Spatial relation data:
——

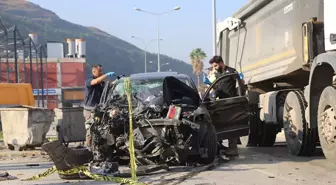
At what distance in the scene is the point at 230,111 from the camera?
349 inches

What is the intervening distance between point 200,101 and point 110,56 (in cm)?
15397

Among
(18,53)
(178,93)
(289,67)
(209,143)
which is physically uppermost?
(18,53)

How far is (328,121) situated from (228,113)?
6.14 ft

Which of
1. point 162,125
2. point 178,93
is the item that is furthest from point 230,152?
point 162,125

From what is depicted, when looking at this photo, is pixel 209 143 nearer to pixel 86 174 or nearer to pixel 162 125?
pixel 162 125

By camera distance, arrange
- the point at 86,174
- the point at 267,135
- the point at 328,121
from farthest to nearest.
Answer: the point at 267,135, the point at 328,121, the point at 86,174

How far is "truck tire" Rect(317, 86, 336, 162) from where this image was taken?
7316 mm

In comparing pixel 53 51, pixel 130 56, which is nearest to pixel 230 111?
pixel 53 51

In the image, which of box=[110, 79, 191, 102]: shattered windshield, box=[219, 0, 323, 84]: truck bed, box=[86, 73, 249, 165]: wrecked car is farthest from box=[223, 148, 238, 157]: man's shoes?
box=[219, 0, 323, 84]: truck bed

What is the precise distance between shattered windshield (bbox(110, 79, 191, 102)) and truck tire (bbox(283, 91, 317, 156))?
1882 millimetres

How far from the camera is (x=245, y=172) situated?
7223 mm

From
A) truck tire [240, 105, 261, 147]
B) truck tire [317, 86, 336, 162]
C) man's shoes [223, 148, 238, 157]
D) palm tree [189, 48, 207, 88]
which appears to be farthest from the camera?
palm tree [189, 48, 207, 88]

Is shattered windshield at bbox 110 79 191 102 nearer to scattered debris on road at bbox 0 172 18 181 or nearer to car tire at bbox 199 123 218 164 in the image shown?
car tire at bbox 199 123 218 164

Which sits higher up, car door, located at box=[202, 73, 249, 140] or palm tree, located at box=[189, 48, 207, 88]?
palm tree, located at box=[189, 48, 207, 88]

——

Aim of the exercise — Reproduce all of the items above word for word, leaving out the pictures.

Reply —
At what distance in the scene is the point at 230,111 from the camera?
349 inches

What is the intervening distance between point 200,101 and point 110,56 (in cm)?
15397

Among
(18,53)
(178,93)
(289,67)
(209,143)
which is physically uppermost?
(18,53)

How far is (328,121) situated from (228,113)?
6.14 ft

Which of
1. point 162,125
2. point 178,93
is the item that is furthest from point 230,152?
point 162,125

From what is depicted, when looking at this photo, is pixel 209 143 nearer to pixel 86 174 or nearer to pixel 162 125?
pixel 162 125

By camera distance, arrange
- the point at 86,174
- the point at 267,135
- the point at 328,121
from farthest to nearest.
Answer: the point at 267,135, the point at 328,121, the point at 86,174

How far is "truck tire" Rect(317, 86, 336, 162) from where this image was taken?
7316 mm

In comparing pixel 53 51, pixel 130 56, which is nearest to pixel 230 111?
pixel 53 51

In the image, which of box=[110, 79, 191, 102]: shattered windshield, box=[219, 0, 323, 84]: truck bed, box=[86, 73, 249, 165]: wrecked car is farthest from box=[223, 148, 238, 157]: man's shoes?
box=[219, 0, 323, 84]: truck bed

What is the precise distance between shattered windshield (bbox(110, 79, 191, 102)) and truck tire (bbox(283, 91, 317, 156))?
1882 millimetres

How far from the camera is (x=245, y=172) situated?
7223 mm

From
A) truck tire [240, 105, 261, 147]
B) truck tire [317, 86, 336, 162]
C) man's shoes [223, 148, 238, 157]
D) palm tree [189, 48, 207, 88]
which appears to be farthest from the camera?
palm tree [189, 48, 207, 88]

Is shattered windshield at bbox 110 79 191 102 nearer to scattered debris on road at bbox 0 172 18 181 or nearer to car tire at bbox 199 123 218 164 in the image shown?
car tire at bbox 199 123 218 164

Which sits higher up, car door, located at box=[202, 73, 249, 140] or palm tree, located at box=[189, 48, 207, 88]?
palm tree, located at box=[189, 48, 207, 88]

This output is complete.